● What to do: Locate each line in the records that contains the string "located" and copy those lines.

Items from a dataset
====================

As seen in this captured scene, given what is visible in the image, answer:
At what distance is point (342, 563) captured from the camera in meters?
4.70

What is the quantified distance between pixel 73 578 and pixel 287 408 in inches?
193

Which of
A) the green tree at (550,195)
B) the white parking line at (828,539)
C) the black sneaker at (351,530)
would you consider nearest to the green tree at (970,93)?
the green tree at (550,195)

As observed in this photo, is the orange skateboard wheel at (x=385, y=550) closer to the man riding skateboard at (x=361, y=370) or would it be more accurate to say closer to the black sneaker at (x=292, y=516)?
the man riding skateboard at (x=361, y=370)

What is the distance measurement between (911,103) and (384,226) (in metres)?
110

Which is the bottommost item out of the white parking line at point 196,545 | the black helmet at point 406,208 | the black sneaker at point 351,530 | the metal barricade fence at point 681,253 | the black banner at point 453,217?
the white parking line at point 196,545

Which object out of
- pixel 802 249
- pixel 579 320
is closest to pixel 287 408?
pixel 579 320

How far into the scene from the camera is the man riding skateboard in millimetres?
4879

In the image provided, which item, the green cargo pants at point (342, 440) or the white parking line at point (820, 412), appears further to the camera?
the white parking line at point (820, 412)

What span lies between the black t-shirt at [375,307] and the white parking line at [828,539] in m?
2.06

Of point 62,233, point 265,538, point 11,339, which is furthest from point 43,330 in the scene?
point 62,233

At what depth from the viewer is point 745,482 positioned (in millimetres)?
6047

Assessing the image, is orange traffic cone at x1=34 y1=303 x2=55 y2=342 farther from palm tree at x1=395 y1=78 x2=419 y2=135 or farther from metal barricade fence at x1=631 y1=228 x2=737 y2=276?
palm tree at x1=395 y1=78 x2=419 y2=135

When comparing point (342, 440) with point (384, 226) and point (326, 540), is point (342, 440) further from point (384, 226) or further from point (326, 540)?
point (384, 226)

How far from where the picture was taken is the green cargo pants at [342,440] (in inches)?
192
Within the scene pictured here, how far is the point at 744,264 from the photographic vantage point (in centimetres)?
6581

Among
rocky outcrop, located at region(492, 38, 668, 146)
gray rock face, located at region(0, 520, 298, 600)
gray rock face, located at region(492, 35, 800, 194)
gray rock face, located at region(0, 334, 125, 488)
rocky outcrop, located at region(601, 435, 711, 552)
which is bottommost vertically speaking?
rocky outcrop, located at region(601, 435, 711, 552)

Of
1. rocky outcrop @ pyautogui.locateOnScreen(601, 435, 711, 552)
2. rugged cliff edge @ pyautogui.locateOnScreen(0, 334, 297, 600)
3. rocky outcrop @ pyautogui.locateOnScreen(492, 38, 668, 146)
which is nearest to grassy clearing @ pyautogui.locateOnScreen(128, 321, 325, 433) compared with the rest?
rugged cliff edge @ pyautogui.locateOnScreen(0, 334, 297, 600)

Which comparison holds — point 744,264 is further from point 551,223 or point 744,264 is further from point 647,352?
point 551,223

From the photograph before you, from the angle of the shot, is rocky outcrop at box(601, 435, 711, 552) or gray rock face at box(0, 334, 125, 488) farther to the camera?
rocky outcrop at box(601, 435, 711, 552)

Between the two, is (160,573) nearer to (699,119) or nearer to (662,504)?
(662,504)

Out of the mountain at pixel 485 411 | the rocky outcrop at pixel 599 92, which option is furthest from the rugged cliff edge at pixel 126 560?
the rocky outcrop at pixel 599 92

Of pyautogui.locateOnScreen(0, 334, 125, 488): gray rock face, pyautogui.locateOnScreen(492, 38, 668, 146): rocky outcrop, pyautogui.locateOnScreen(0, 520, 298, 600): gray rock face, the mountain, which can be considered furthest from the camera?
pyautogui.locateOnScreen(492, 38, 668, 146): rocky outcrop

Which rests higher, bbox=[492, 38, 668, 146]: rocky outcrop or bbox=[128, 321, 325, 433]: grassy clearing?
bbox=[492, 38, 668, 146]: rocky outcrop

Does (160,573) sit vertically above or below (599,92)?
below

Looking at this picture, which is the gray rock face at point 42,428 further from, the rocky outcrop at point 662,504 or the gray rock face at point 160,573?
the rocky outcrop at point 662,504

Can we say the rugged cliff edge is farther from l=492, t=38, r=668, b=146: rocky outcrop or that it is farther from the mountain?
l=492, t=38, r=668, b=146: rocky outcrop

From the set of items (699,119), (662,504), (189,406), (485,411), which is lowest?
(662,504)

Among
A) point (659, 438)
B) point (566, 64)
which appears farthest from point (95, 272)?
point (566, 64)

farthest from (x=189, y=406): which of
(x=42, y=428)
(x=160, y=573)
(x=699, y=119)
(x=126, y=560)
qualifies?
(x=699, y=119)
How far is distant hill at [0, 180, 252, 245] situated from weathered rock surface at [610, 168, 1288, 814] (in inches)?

====================

● Written response:
rocky outcrop, located at region(492, 38, 668, 146)
gray rock face, located at region(0, 520, 298, 600)
gray rock face, located at region(492, 35, 800, 194)
gray rock face, located at region(0, 334, 125, 488)
rocky outcrop, located at region(601, 435, 711, 552)
rocky outcrop, located at region(601, 435, 711, 552)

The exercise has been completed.